KATP Defect With Diffuse Congenital Hyperinsulinism
What is KATP defect with diffuse congenital hyperinsulinism?
Congenital hyperinsulinism (HI) is a genetic disorder in which the insulin cells of the pancreas secrete too much insulin. Excess insulin causes low blood sugar (hypoglycemia). In children with HI, the secretion of insulin is not properly regulated, causing excess insulin secretion and low blood sugar.
In children with KATP defect with diffuse congenital hyperinsulinism, all the beta cells in the pancreas are affected. Potassium channels in the beta cells (named KATP channels), which regulate insulin secretion, do not work properly.
KATP defect with diffuse HI is caused by a defect in the SUR1 component of the KATP channel (SUR1= Sulfonylurea receptor; also known by its gene name, ABCC8).
The same type of disease can be caused by a defect in the other component of the potassium channel, Kir6.2 (Kir6.2= Potassium ion channel; also known by its gene name, KCNJ11)
In most cases, inheritance of the genetic defect is recessive, meaning the gene of the mother and father must be defective to cause the disease.
KATP defect with diffuse congenital hyperinsulinism often causes extremely high birth weight and severe low blood glucoses in the first days of life.
This disease also cause low blood sugar (hypoglycemia). The symptoms of hypoglycemia in infants are often difficult to identify, as they can be similar to normal infant activities.
Common symptoms of hypoglycemia include:
- excessive hunger
- rapid heart rate
More severe symptoms, such as seizures and coma, can occur with a prolonged low blood sugar or an extremely low blood sugar. Common symptoms of hypoglycemia in older children include feelings of shakiness, weakness, tiredness, confusion, and rapid heart rate.
We consider a normal blood sugar to be >70 mg/dL. Anything less than 60 mg/dL is low, although severe symptoms due to hypoglycemia are not likely unless the blood sugar is less than 50 mg/dL. Prolonged or severe low blood sugar can cause seizures and permanent brain damage.
The diagnosis of congenital hyperinsulinism is based on history, laboratory findings, and genetic testing. Prompt diagnosis and establishment of effective treatment are essential to avoid neurologic damage. The diagnosis is made by evaluating the child's medical history, and the result of laboratory and genetic tests.
The history of the child is an important piece of the puzzle. This includes information such as when the low blood sugars started, the timing of the low blood sugars, whether the baby was born large for gestational age (LGA), any family history of low blood sugar or unexplained infant deaths.
Blood tests drawn when the blood sugar is less than 50 mg/dL are essential to the diagnosis of HI. In congenital HI, with a blood sugar <50, you will see suppressed ketones and free fatty acids, an elevated insulin level (although this may not always be captured), and a glycemic response to glucagon, with the blood sugar rising more than 30 mg/dL when glucagon is administered.

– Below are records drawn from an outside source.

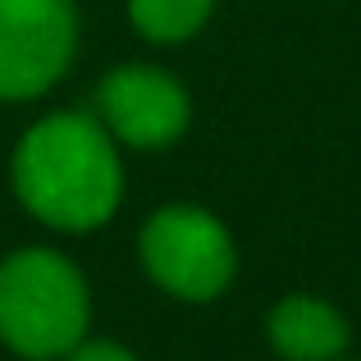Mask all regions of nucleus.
Instances as JSON below:
<instances>
[{
	"instance_id": "f257e3e1",
	"label": "nucleus",
	"mask_w": 361,
	"mask_h": 361,
	"mask_svg": "<svg viewBox=\"0 0 361 361\" xmlns=\"http://www.w3.org/2000/svg\"><path fill=\"white\" fill-rule=\"evenodd\" d=\"M14 192L51 229H97L115 215L123 174L110 133L87 115H51L14 151Z\"/></svg>"
},
{
	"instance_id": "f03ea898",
	"label": "nucleus",
	"mask_w": 361,
	"mask_h": 361,
	"mask_svg": "<svg viewBox=\"0 0 361 361\" xmlns=\"http://www.w3.org/2000/svg\"><path fill=\"white\" fill-rule=\"evenodd\" d=\"M87 329V283L55 252H14L0 265V343L27 361L64 357Z\"/></svg>"
},
{
	"instance_id": "7ed1b4c3",
	"label": "nucleus",
	"mask_w": 361,
	"mask_h": 361,
	"mask_svg": "<svg viewBox=\"0 0 361 361\" xmlns=\"http://www.w3.org/2000/svg\"><path fill=\"white\" fill-rule=\"evenodd\" d=\"M142 261L165 293L183 302H211L233 279V243L215 215L197 206H165L142 229Z\"/></svg>"
},
{
	"instance_id": "20e7f679",
	"label": "nucleus",
	"mask_w": 361,
	"mask_h": 361,
	"mask_svg": "<svg viewBox=\"0 0 361 361\" xmlns=\"http://www.w3.org/2000/svg\"><path fill=\"white\" fill-rule=\"evenodd\" d=\"M73 0H0V101L42 97L73 60Z\"/></svg>"
},
{
	"instance_id": "39448f33",
	"label": "nucleus",
	"mask_w": 361,
	"mask_h": 361,
	"mask_svg": "<svg viewBox=\"0 0 361 361\" xmlns=\"http://www.w3.org/2000/svg\"><path fill=\"white\" fill-rule=\"evenodd\" d=\"M97 101L106 128L128 147H169L188 128V92L160 69L123 64L101 82Z\"/></svg>"
},
{
	"instance_id": "423d86ee",
	"label": "nucleus",
	"mask_w": 361,
	"mask_h": 361,
	"mask_svg": "<svg viewBox=\"0 0 361 361\" xmlns=\"http://www.w3.org/2000/svg\"><path fill=\"white\" fill-rule=\"evenodd\" d=\"M270 343L288 361H334L348 348V320L320 298H288L270 311Z\"/></svg>"
},
{
	"instance_id": "0eeeda50",
	"label": "nucleus",
	"mask_w": 361,
	"mask_h": 361,
	"mask_svg": "<svg viewBox=\"0 0 361 361\" xmlns=\"http://www.w3.org/2000/svg\"><path fill=\"white\" fill-rule=\"evenodd\" d=\"M211 5L215 0H128V14L151 42H188L211 18Z\"/></svg>"
},
{
	"instance_id": "6e6552de",
	"label": "nucleus",
	"mask_w": 361,
	"mask_h": 361,
	"mask_svg": "<svg viewBox=\"0 0 361 361\" xmlns=\"http://www.w3.org/2000/svg\"><path fill=\"white\" fill-rule=\"evenodd\" d=\"M64 357L69 361H137L128 348H119V343H73Z\"/></svg>"
}]
</instances>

It is important that these samples at the time of a critically low blood sugar be obtained in an experienced, controlled environment, as we do not want a child to be kept with a critically low blood sugar longer than is absolutely necessary to make the diagnosis.
The DNA from a blood sample from the child with congenital HI and each parent can be analyzed to screen for the mutations that cause the most common types of HI. This can be done at commercial laboratories and should be considered in any child suspected to have congenital HI. Contact us for more information on where to have this testing performed.
Some forms of congenital hyperinsulinism can be medically managed and some require surgery. Children with KATP defect with diffuse congenital hyperinsulinism usually require surgery to remove 95-98% of the pancreas, which is called a pancreatectomy. This form of HI usually cannot be controlled with diazoxide (Proglycem) medication.
About 50% of children who have had a 95-98% subtotal pancreatectomy may continue to require treatment for hypoglycemia, including gastrostomy tube feedings (for which a gastrostomy tube is placed at the time of surgery) and octreotide injections.
We are now tracking and compiling data on the long-term outlook for children with Congenital HI. We know that with rapid diagnosis and appropriate treatment, keeping blood sugars >70 mg/dL, it is less likely that children with congenital HI will have long-term effects of hypoglycemia. With focal hyperinsulinism, 94 percent of children are cured with surgery.